Zwei Romane von Ivy Pochoda sind bisher in der Übersetzung erhältlich. „Wonder Valley“ nimmt uns mit in eine Heiler-Kommune in der Mojave-Wüste östlich von Los Angeles, „Visitation Street“ nach Red Hook, Brooklyn/New York, in ein Arbeiterviertel im Umbruch. Nun folgt mit „Diese Frauen“ die Nummer 3, Handlungsort West Adams, ein trostloses Viertel in South Central Los Angeles. Was alle diese Romane eint, sind zum einen die Handlungsorte fernab des üblichen Großstadt-Glamours, zum anderen der Blick der Autorin auf Menschen, die zwar registriert, aber nicht wahrgenommen werden.

Im Zeitraum zwischen 1999 und 2014 treibt ein Mörder in South Central sein Unwesen. Seine Opfer: junge Frauen, die er auf der Straße aufliest. Die Polizei unternimmt nichts, ignoriert die Angehörigen, die nach Antworten suchen. Das ändert sich erst, als die Mutter eines Opfers an die Neue, Detective Perry, gerät…

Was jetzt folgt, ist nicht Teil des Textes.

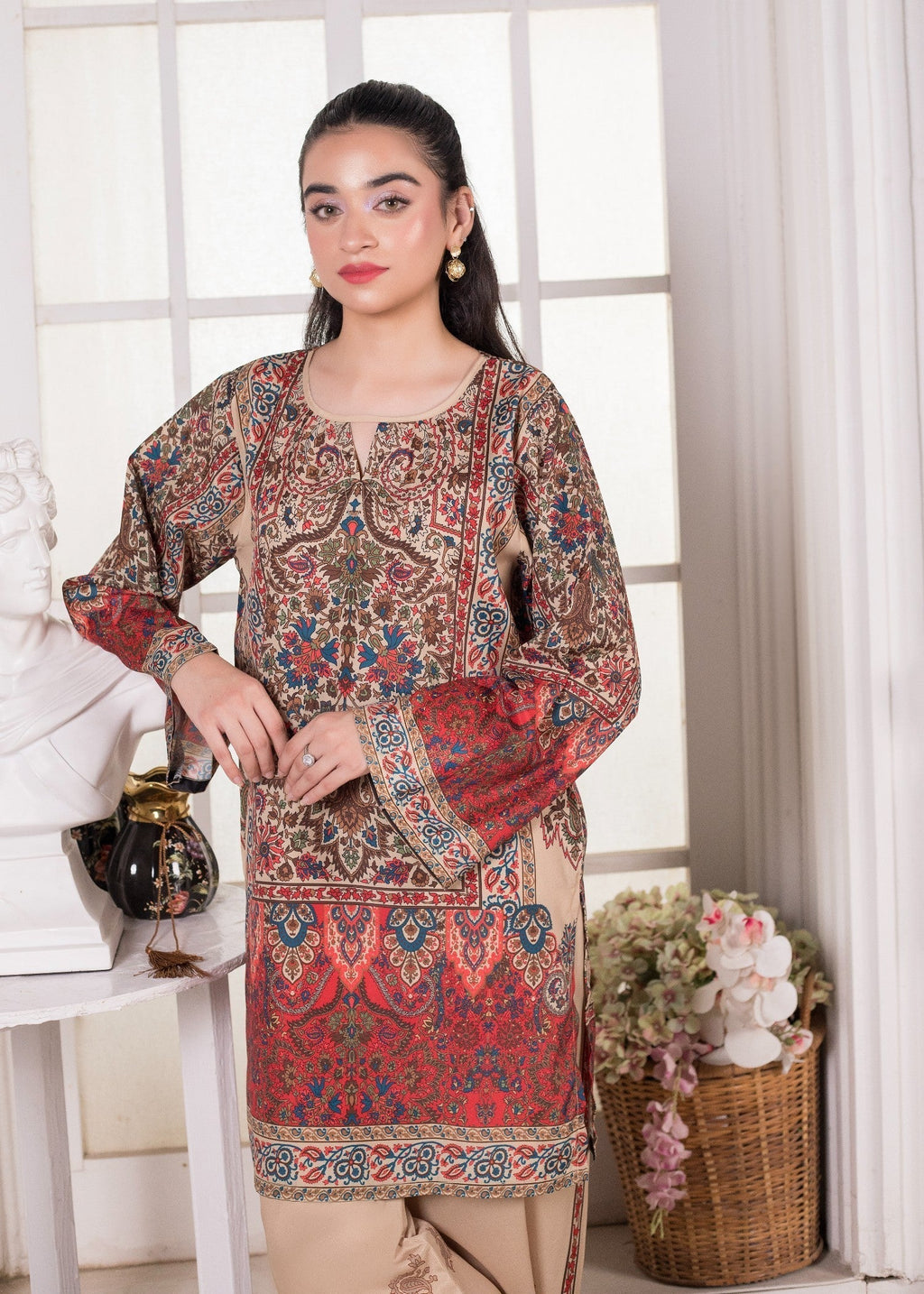 Khadija Sharif Alchemy Women 2pcs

„Diese Frauen. Diese Frauen, so schön und ungezähmt. Außer Kontrolle. Diese Frauen, die er mit einer Wildheit liebte, die er nicht beherrschen konnte. Mit einer Leidenschaft, die er nicht begriff. Diese Frauen, die ihn quälten und peinigten. Diese Frauen, die reizten, lockten und starben. Diese Frauen, die er liebte und hasste und zerstörte.“ (Zitat, Seite 351)

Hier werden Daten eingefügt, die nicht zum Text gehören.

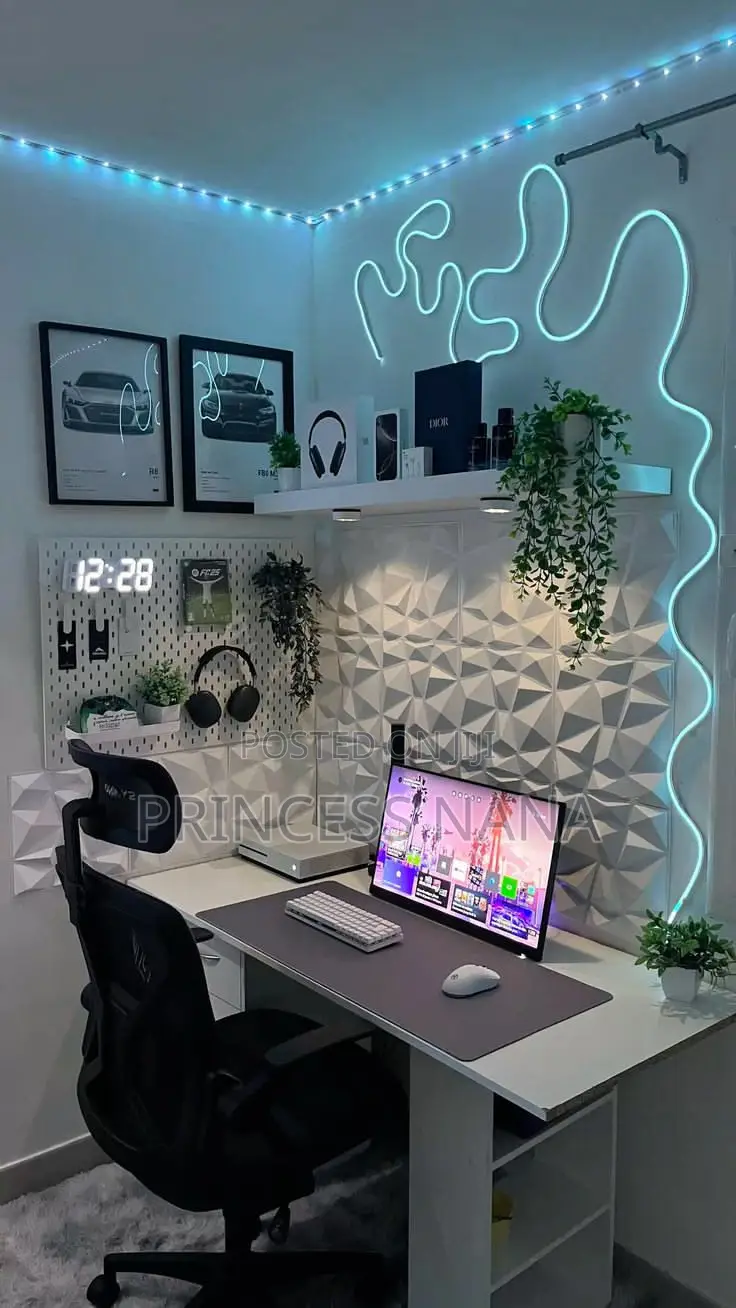 Neon LED Light With Remote App Control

„Diese Frauen“, bereits in der Formulierung steckt die ganze Verachtung, die Geringschätzung, die man ihnen entgegenbringt. Sind doch selber schuld, wenn ihnen etwas passiert. Hätten sie sich doch nicht so aufreizend gekleidet. Wären sie doch zuhause geblieben, anstatt auf der Straße oder in Clubs anzuschaffen.

Fünf Frauen, von Pochoda in den Fokus gerückt. Fünf Frauen, denen sie eine Stimme gibt. Fünf Frauen, von der Gesellschaft ausgegrenzt. Fünf Frauen, die kein Mitleid zu erwarten haben, als wertlos angesehen werden. Fünf Leben, an denen wir teilhaben dürfen. Wütend, kraftvoll, lebendig, einfühlsam und provokativ. Zurecht für den Edgar nominiert.